Leave every picture out and write out the records below exactly.
'''
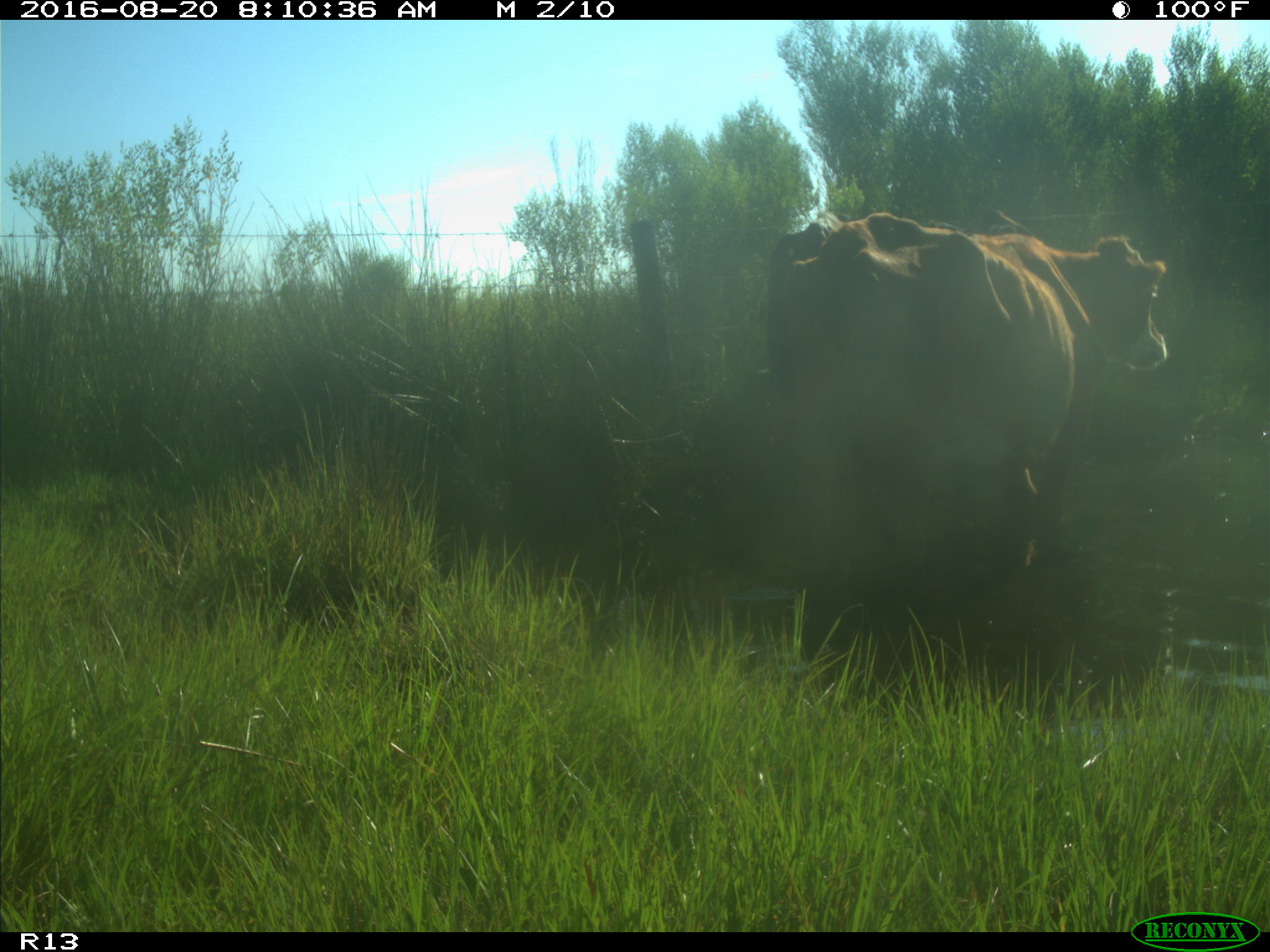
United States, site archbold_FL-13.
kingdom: Animalia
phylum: Chordata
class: Mammalia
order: Artiodactyla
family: Bovidae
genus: Bos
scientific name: Bos taurus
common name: domestic cow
Bos taurus (domestic cow).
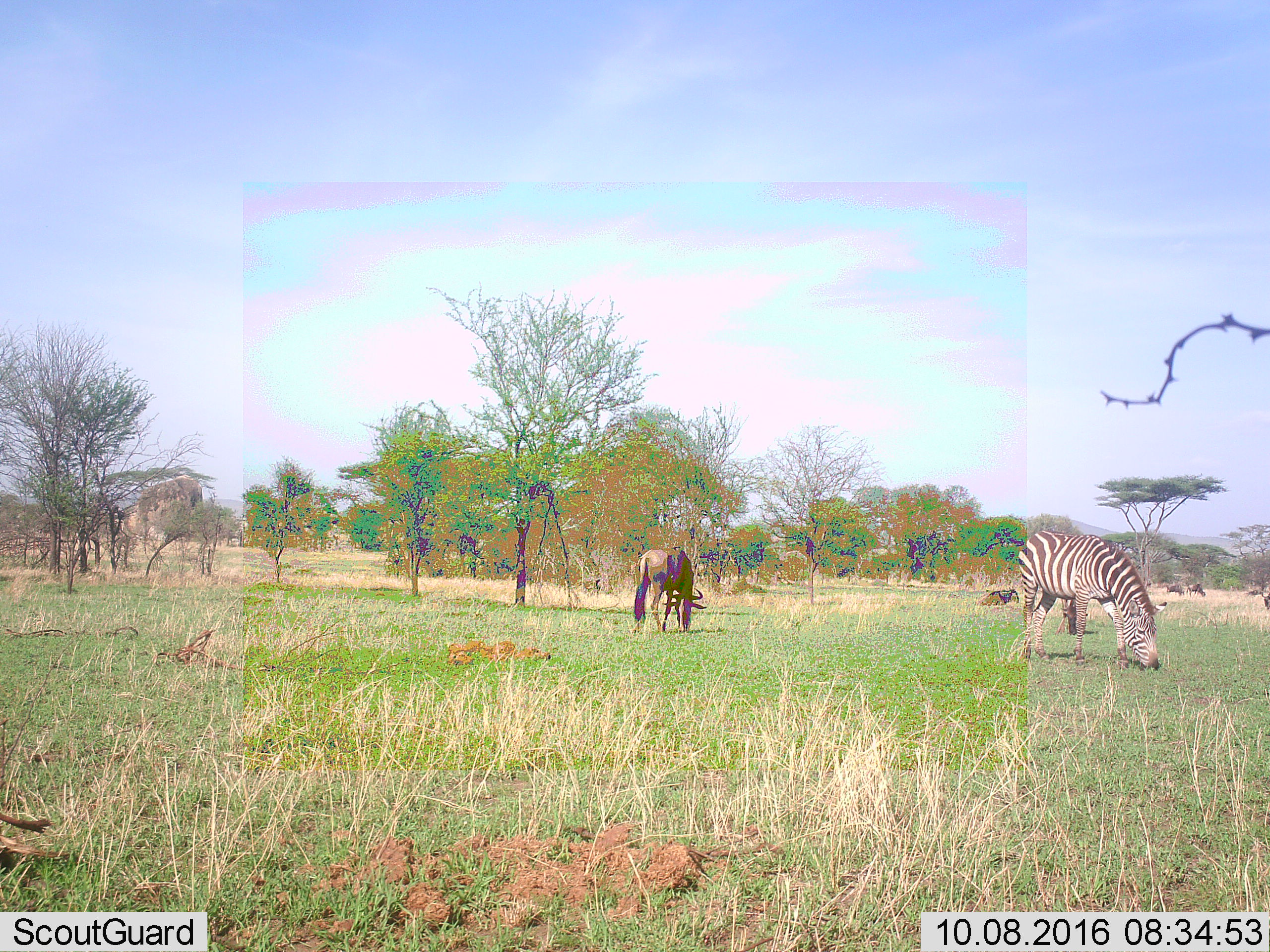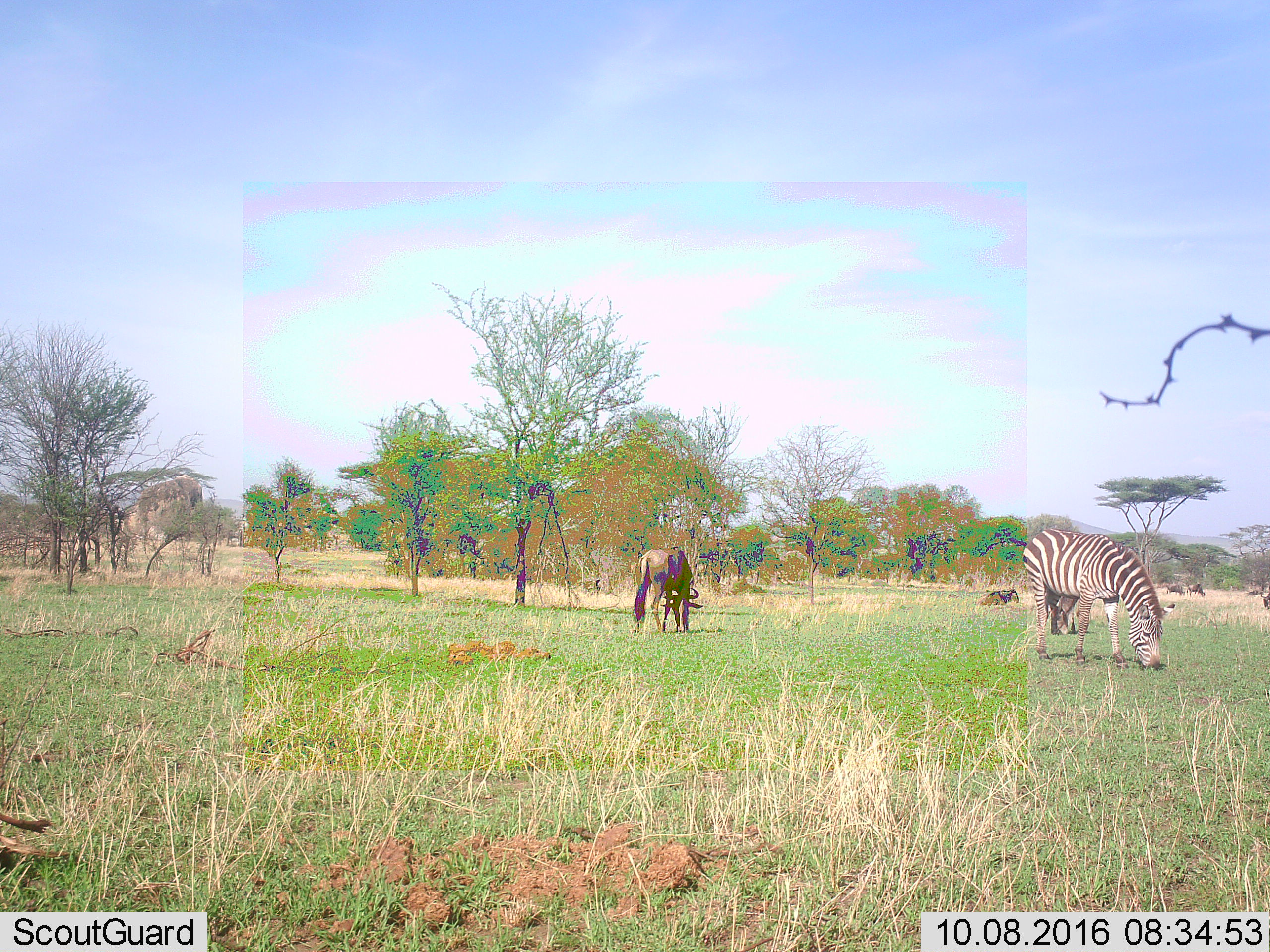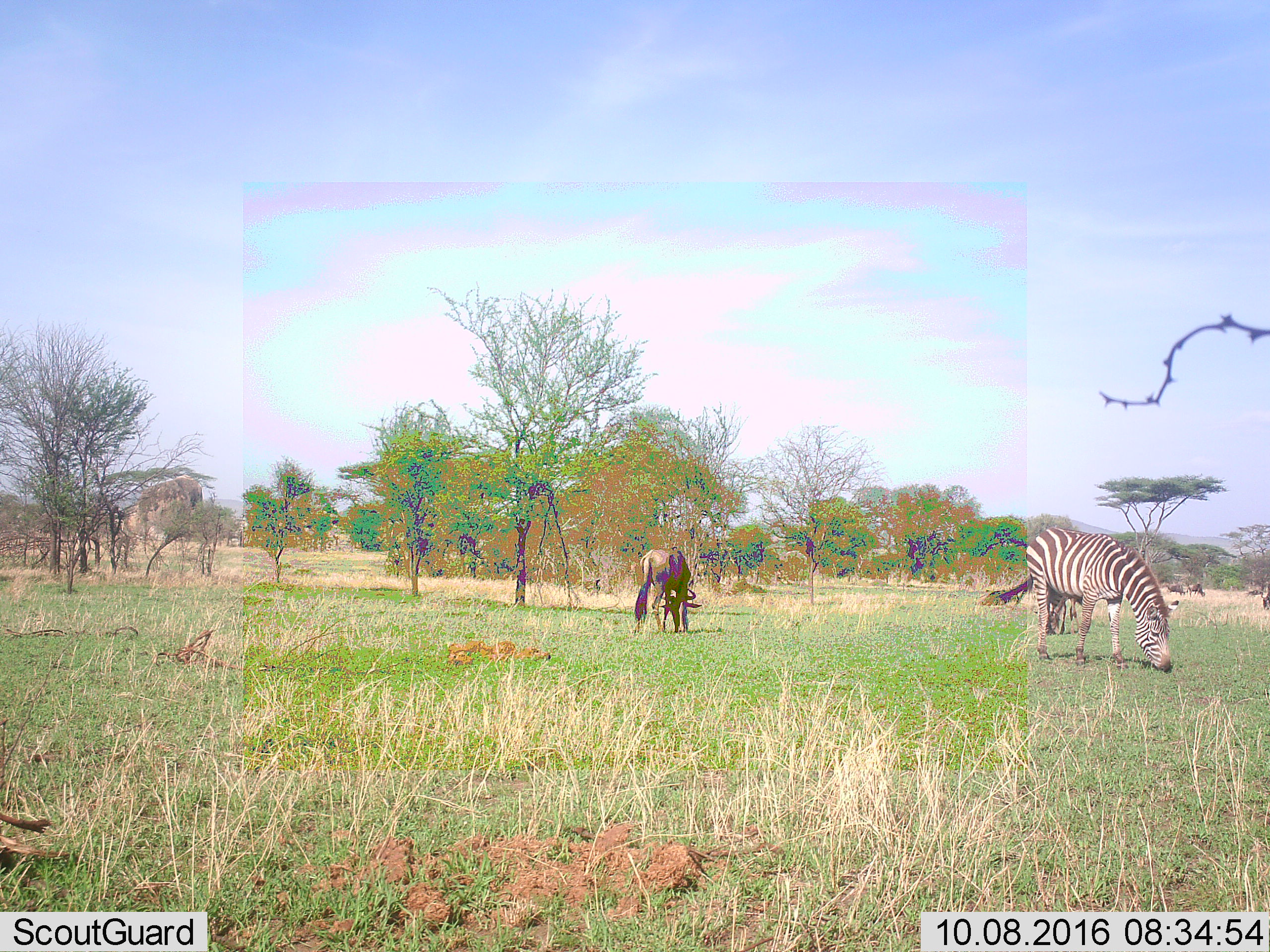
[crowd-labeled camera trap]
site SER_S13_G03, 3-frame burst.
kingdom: Animalia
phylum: Chordata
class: Mammalia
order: Artiodactyla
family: Bovidae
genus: Connochaetes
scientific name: Connochaetes taurinus taurinus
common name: blue wildebeest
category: wildebeestblue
Wildebeestblue (blue wildebeest) (Connochaetes taurinus taurinus), count 5. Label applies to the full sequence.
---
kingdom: Animalia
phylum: Chordata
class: Mammalia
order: Perissodactyla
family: Equidae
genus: Equus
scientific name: Equus quagga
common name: plains zebra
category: zebraplains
'''
Problem solution:
United States, site archbold_FL-13.
kingdom: Animalia
phylum: Chordata
class: Mammalia
order: Artiodactyla
family: Bovidae
genus: Bos
scientific name: Bos taurus
common name: domestic cow
Bos taurus (domestic cow).
[crowd-labeled camera trap]
site SER_S13_G03, 3-frame burst.
kingdom: Animalia
phylum: Chordata
class: Mammalia
order: Artiodactyla
family: Bovidae
genus: Connochaetes
scientific name: Connochaetes taurinus taurinus
common name: blue wildebeest
category: wildebeestblue
Wildebeestblue (blue wildebeest) (Connochaetes taurinus taurinus), count 5. Label applies to the full sequence.
---
kingdom: Animalia
phylum: Chordata
class: Mammalia
order: Perissodactyla
family: Equidae
genus: Equus
scientific name: Equus quagga
common name: plains zebra
category: zebraplains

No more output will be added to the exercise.